I usher Erisen inside, my eyes sweeping the narrow alleyway one final time before following. My fingers find the three bolts automatically—slide, click, secure. One would be enough, but three buys precious seconds if someone comes. Three might mean the difference between escape and capture.

"Hands," I say, and Erisen holds his out for inspection. Blood has dried beneath his fingernails, embedded in the tiny creases of his knuckles. I pour water from our clay pitcher into the basin and add a drop of precious soap—bartered from a blind woman who makes it with lye and tuskram fat.

"Scrub hard," I tell him, working the soap into his small hands. "Under the nails too."

He obeys silently, methodical in his movements. Everything about him is careful, deliberate. A child shouldn't move with such practiced caution.

While he washes, I light our small brazier with trembling hands. The flint sparks three times before catching the kindling. Warmth blooms slowly, pushing back against the perpetual chill of our hideaway. From our stores—a crate beneath the floorboards—I retrieve a handful of dried nimond beans and the bone we've been using for broth all week. Not much, but it will fill our bellies.

"Can I help?" Erisen asks, his clean hands now fidgeting at his sides.

"You can set the table." I nod toward our "table"—a flat stone balanced atop smaller rocks, with two upturned crates for chairs. He places our two wooden bowls and single spoon with careful precision, adjusting them until they align perfectly.

The broth bubbles thin and watery, the beans softening gradually. I stir with a stick whittled smooth, watching Erisen from the corner of my eye. His movements are fluid, economical.He wastes nothing—not energy, not emotion, not sound. Like me, he's learned that survival demands efficiency.

"Tomorrow we'll have fresh bread," I promise. "Krull's wife said she'd swap for the kidney packets you sorted."

He nods, not quite smiling but his eyes lightening in a way that warms me more than any fire could. When the food is ready, I serve him first, giving him the larger portion as always. My own hunger can wait; his cannot.

We eat in comfortable silence, the spoon passing between us. His fingers are delicate as he accepts it, careful not to touch my skin—another habit born of necessity. For years I'd flinched at contact, and he'd learned not to initiate it.

When the bowls are empty and washed, I bring out our most cherished possession: broken ceramic tiles I found discarded behind a scriptorium, and bits of charcoal from our brazier. Learning his letters is dangerous—educated slaves fetch higher prices—but knowledge might someday save him where I cannot.

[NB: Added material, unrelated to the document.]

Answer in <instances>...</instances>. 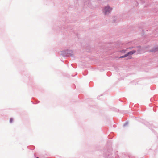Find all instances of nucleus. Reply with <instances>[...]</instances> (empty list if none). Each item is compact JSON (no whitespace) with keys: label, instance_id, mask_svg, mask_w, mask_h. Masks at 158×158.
I'll return each mask as SVG.
<instances>
[{"label":"nucleus","instance_id":"nucleus-11","mask_svg":"<svg viewBox=\"0 0 158 158\" xmlns=\"http://www.w3.org/2000/svg\"><path fill=\"white\" fill-rule=\"evenodd\" d=\"M133 48V47H129V48L130 49H131Z\"/></svg>","mask_w":158,"mask_h":158},{"label":"nucleus","instance_id":"nucleus-10","mask_svg":"<svg viewBox=\"0 0 158 158\" xmlns=\"http://www.w3.org/2000/svg\"><path fill=\"white\" fill-rule=\"evenodd\" d=\"M125 51H125V50H122L121 51V52H123V53H125Z\"/></svg>","mask_w":158,"mask_h":158},{"label":"nucleus","instance_id":"nucleus-1","mask_svg":"<svg viewBox=\"0 0 158 158\" xmlns=\"http://www.w3.org/2000/svg\"><path fill=\"white\" fill-rule=\"evenodd\" d=\"M59 53L63 57L72 56L73 54V51L68 49L61 51Z\"/></svg>","mask_w":158,"mask_h":158},{"label":"nucleus","instance_id":"nucleus-14","mask_svg":"<svg viewBox=\"0 0 158 158\" xmlns=\"http://www.w3.org/2000/svg\"><path fill=\"white\" fill-rule=\"evenodd\" d=\"M132 158H134L133 157H132Z\"/></svg>","mask_w":158,"mask_h":158},{"label":"nucleus","instance_id":"nucleus-8","mask_svg":"<svg viewBox=\"0 0 158 158\" xmlns=\"http://www.w3.org/2000/svg\"><path fill=\"white\" fill-rule=\"evenodd\" d=\"M128 124V122H126L123 124V126L125 127Z\"/></svg>","mask_w":158,"mask_h":158},{"label":"nucleus","instance_id":"nucleus-9","mask_svg":"<svg viewBox=\"0 0 158 158\" xmlns=\"http://www.w3.org/2000/svg\"><path fill=\"white\" fill-rule=\"evenodd\" d=\"M13 121V119L12 118H11L10 120V123H12Z\"/></svg>","mask_w":158,"mask_h":158},{"label":"nucleus","instance_id":"nucleus-12","mask_svg":"<svg viewBox=\"0 0 158 158\" xmlns=\"http://www.w3.org/2000/svg\"><path fill=\"white\" fill-rule=\"evenodd\" d=\"M113 23H115L116 22V21H115L113 20Z\"/></svg>","mask_w":158,"mask_h":158},{"label":"nucleus","instance_id":"nucleus-13","mask_svg":"<svg viewBox=\"0 0 158 158\" xmlns=\"http://www.w3.org/2000/svg\"><path fill=\"white\" fill-rule=\"evenodd\" d=\"M36 158H39V157H36Z\"/></svg>","mask_w":158,"mask_h":158},{"label":"nucleus","instance_id":"nucleus-3","mask_svg":"<svg viewBox=\"0 0 158 158\" xmlns=\"http://www.w3.org/2000/svg\"><path fill=\"white\" fill-rule=\"evenodd\" d=\"M158 50V47H155L153 48L151 50H150V52H155L156 51Z\"/></svg>","mask_w":158,"mask_h":158},{"label":"nucleus","instance_id":"nucleus-2","mask_svg":"<svg viewBox=\"0 0 158 158\" xmlns=\"http://www.w3.org/2000/svg\"><path fill=\"white\" fill-rule=\"evenodd\" d=\"M112 10V8L108 6L104 7L103 9V12L105 15H107L110 13Z\"/></svg>","mask_w":158,"mask_h":158},{"label":"nucleus","instance_id":"nucleus-15","mask_svg":"<svg viewBox=\"0 0 158 158\" xmlns=\"http://www.w3.org/2000/svg\"><path fill=\"white\" fill-rule=\"evenodd\" d=\"M132 158H134L133 157H132Z\"/></svg>","mask_w":158,"mask_h":158},{"label":"nucleus","instance_id":"nucleus-5","mask_svg":"<svg viewBox=\"0 0 158 158\" xmlns=\"http://www.w3.org/2000/svg\"><path fill=\"white\" fill-rule=\"evenodd\" d=\"M127 56H128V59H130L131 58L130 56H129V55H128L127 53L125 54L124 55H123V56L120 57L119 58H124V57H126Z\"/></svg>","mask_w":158,"mask_h":158},{"label":"nucleus","instance_id":"nucleus-7","mask_svg":"<svg viewBox=\"0 0 158 158\" xmlns=\"http://www.w3.org/2000/svg\"><path fill=\"white\" fill-rule=\"evenodd\" d=\"M137 47L139 48L138 50H137L138 53H139L140 52L141 50V46H137Z\"/></svg>","mask_w":158,"mask_h":158},{"label":"nucleus","instance_id":"nucleus-6","mask_svg":"<svg viewBox=\"0 0 158 158\" xmlns=\"http://www.w3.org/2000/svg\"><path fill=\"white\" fill-rule=\"evenodd\" d=\"M106 158H114L113 156H112L111 154H109L108 155L104 156Z\"/></svg>","mask_w":158,"mask_h":158},{"label":"nucleus","instance_id":"nucleus-4","mask_svg":"<svg viewBox=\"0 0 158 158\" xmlns=\"http://www.w3.org/2000/svg\"><path fill=\"white\" fill-rule=\"evenodd\" d=\"M136 52V51L135 50H132L131 51H130L128 52L127 53L128 55L130 56V55H131L134 54Z\"/></svg>","mask_w":158,"mask_h":158}]
</instances>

"Show me what you remember," I say, arranging the tiles on our stone table.

His small fingers grasp the charcoal, leaving faint smudges as he forms each letter. His concentration is absolute, brow furrowed, the tip of his tongue visible between his lips. The sight strikes me with unexpected tenderness. In these moments, he's just a child learning to write, not a fugitive's son with demon blood.